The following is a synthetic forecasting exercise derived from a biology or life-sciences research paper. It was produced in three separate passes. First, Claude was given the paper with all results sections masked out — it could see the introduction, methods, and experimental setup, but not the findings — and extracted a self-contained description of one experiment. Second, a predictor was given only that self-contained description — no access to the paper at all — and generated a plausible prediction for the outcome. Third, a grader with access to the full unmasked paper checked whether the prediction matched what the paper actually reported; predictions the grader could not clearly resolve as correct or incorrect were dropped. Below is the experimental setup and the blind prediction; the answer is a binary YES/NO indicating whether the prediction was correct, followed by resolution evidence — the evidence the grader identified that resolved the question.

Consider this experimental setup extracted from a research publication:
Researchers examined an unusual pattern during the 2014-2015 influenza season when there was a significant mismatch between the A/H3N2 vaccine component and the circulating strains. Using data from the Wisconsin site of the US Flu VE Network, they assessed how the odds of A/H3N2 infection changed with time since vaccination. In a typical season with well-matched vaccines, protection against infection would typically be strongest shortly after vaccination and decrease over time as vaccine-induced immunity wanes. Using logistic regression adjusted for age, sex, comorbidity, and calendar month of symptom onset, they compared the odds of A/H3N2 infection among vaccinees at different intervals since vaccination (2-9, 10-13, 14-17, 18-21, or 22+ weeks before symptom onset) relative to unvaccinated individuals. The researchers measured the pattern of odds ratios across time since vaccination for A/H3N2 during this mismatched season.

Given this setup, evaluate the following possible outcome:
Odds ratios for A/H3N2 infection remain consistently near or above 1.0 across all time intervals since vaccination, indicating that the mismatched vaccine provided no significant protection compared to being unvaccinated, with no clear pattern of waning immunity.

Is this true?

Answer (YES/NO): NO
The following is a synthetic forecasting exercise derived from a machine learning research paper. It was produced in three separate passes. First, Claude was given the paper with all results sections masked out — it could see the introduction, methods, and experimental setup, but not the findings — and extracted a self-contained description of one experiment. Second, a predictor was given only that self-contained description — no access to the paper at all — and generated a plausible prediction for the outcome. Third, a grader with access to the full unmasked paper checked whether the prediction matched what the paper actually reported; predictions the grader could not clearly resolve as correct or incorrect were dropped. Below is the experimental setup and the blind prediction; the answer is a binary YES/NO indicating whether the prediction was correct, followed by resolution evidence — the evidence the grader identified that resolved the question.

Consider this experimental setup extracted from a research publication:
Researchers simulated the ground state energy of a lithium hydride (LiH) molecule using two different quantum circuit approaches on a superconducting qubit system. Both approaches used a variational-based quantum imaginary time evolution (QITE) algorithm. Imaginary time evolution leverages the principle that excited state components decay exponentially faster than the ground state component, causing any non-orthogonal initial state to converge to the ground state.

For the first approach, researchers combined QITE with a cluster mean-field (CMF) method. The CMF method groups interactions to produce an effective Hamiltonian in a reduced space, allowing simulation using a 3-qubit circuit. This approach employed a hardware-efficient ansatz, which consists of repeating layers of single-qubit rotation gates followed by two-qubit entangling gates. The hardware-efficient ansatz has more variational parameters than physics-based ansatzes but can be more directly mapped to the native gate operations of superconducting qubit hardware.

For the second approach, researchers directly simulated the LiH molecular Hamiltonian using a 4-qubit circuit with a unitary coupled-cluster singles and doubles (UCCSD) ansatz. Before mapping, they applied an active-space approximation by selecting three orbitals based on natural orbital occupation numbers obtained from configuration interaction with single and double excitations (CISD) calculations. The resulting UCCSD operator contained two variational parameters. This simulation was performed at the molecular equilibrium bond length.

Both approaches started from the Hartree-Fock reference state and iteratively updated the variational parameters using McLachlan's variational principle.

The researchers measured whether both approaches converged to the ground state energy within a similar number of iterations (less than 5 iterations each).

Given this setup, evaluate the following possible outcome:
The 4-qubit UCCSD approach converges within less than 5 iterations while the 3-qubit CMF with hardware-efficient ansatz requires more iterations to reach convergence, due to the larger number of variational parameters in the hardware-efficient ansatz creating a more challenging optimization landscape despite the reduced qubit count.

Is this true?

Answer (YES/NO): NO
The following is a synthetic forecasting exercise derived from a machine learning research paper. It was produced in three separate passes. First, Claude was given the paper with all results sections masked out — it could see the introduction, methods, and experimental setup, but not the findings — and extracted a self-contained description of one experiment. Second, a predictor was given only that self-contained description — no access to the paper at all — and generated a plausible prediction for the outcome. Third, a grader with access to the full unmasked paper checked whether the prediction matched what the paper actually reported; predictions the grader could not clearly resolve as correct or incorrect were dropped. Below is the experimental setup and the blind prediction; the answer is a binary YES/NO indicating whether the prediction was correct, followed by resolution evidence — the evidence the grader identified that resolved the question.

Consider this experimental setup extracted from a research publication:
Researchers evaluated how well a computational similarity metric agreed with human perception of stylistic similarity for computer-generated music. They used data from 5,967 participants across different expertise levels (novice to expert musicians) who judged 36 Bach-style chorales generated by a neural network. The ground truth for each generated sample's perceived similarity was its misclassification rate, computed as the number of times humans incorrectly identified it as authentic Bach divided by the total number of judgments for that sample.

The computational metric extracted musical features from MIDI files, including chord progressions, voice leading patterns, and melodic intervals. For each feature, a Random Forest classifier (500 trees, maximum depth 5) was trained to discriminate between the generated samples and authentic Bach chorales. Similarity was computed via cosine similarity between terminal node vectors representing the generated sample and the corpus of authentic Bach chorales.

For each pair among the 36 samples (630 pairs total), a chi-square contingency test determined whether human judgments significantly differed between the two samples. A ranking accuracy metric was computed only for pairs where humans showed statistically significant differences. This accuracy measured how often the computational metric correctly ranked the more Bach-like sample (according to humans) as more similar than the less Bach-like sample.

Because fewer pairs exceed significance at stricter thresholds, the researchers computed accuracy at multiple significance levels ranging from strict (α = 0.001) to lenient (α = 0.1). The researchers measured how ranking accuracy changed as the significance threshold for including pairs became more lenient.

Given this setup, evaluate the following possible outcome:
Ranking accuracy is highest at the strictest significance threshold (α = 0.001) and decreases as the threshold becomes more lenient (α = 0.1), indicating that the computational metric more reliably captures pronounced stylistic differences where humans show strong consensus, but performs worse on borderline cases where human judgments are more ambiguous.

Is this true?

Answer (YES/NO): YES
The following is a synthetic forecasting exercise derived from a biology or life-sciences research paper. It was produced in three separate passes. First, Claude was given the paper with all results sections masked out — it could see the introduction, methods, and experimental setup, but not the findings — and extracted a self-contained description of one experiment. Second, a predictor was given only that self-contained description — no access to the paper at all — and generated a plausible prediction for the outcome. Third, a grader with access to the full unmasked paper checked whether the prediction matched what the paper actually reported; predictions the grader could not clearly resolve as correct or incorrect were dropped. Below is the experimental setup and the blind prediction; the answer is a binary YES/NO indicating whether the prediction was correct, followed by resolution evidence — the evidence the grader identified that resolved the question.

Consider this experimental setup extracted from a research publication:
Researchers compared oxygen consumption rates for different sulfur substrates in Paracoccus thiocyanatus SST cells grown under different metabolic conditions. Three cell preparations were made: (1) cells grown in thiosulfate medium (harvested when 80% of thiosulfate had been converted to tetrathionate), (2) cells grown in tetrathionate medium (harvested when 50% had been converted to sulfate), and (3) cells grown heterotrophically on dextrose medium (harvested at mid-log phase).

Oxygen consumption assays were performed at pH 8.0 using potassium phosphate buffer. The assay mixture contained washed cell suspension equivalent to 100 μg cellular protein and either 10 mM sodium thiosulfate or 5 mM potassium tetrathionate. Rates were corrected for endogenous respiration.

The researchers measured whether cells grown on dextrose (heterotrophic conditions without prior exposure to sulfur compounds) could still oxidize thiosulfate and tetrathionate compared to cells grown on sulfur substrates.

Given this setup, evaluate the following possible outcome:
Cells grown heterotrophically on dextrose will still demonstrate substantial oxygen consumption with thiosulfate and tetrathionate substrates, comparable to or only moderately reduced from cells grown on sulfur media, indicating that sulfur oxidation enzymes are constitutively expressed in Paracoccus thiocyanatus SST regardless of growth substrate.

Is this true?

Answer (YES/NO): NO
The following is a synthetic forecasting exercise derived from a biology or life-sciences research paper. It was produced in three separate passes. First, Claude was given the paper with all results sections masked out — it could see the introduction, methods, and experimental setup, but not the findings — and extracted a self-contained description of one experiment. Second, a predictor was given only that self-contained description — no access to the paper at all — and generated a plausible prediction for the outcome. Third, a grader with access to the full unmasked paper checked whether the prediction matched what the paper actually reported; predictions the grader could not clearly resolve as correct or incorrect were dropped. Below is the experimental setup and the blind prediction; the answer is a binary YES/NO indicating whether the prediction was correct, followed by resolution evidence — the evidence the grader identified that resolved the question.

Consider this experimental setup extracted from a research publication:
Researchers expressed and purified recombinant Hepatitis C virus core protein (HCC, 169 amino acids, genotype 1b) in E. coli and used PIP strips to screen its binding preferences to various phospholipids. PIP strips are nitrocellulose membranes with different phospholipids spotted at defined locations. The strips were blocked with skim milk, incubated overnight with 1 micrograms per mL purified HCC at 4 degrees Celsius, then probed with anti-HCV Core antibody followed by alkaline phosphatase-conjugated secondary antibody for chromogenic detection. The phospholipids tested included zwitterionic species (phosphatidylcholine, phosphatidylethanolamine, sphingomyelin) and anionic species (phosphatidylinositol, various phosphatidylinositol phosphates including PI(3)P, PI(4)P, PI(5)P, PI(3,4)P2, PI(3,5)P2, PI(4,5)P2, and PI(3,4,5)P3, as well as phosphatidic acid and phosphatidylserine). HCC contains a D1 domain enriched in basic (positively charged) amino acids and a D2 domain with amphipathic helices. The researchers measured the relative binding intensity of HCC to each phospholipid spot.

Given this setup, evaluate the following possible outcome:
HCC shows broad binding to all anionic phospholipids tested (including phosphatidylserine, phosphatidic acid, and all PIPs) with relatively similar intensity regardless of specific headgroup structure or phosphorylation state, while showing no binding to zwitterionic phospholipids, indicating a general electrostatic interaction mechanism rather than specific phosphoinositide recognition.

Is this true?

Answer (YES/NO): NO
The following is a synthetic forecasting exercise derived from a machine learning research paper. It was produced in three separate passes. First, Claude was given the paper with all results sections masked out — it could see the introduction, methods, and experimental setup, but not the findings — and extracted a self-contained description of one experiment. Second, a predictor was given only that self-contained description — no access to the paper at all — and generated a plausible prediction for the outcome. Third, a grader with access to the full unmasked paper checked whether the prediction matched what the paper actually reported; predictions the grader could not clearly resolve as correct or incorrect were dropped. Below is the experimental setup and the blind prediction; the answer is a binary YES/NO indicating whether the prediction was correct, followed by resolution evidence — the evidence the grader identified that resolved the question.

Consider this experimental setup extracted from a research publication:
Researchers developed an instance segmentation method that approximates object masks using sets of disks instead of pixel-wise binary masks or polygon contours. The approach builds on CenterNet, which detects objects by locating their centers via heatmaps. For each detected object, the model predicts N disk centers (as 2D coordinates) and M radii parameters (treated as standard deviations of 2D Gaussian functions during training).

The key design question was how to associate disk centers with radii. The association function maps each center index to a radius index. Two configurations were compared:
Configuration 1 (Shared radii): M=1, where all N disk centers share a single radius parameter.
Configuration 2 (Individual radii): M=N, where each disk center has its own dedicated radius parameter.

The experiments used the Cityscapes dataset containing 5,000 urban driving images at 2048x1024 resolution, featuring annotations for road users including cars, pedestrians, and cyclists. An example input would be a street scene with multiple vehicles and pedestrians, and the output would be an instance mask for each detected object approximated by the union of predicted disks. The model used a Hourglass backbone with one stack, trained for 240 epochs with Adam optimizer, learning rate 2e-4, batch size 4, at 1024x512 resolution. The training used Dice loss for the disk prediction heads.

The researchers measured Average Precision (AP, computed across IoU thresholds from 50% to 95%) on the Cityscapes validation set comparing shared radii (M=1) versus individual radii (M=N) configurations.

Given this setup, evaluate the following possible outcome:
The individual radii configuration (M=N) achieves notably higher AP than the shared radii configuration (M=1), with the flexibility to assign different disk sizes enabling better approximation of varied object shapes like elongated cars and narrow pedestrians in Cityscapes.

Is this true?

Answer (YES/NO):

..............................

- Instructions to follow
Filter the entries above and copy only the lines that hold "expressed".

- Output for this exercise
Cells grown heterotrophically on dextrose will still demonstrate substantial oxygen consumption with thiosulfate and tetrathionate substrates, comparable to or only moderately reduced from cells grown on sulfur media, indicating that sulfur oxidation enzymes are constitutively expressed in Paracoccus thiocyanatus SST regardless of growth substrate.
Researchers expressed and purified recombinant Hepatitis C virus core protein (HCC, 169 amino acids, genotype 1b) in E. coli and used PIP strips to screen its binding preferences to various phospholipids. PIP strips are nitrocellulose membranes with different phospholipids spotted at defined locations. The strips were blocked with skim milk, incubated overnight with 1 micrograms per mL purified HCC at 4 degrees Celsius, then probed with anti-HCV Core antibody followed by alkaline phosphatase-conjugated secondary antibody for chromogenic detection. The phospholipids tested included zwitterionic species (phosphatidylcholine, phosphatidylethanolamine, sphingomyelin) and anionic species (phosphatidylinositol, various phosphatidylinositol phosphates including PI(3)P, PI(4)P, PI(5)P, PI(3,4)P2, PI(3,5)P2, PI(4,5)P2, and PI(3,4,5)P3, as well as phosphatidic acid and phosphatidylserine). HCC contains a D1 domain enriched in basic (positively charged) amino acids and a D2 domain with amphipathic helices. The researchers measured the relative binding intensity of HCC to each phospholipid spot.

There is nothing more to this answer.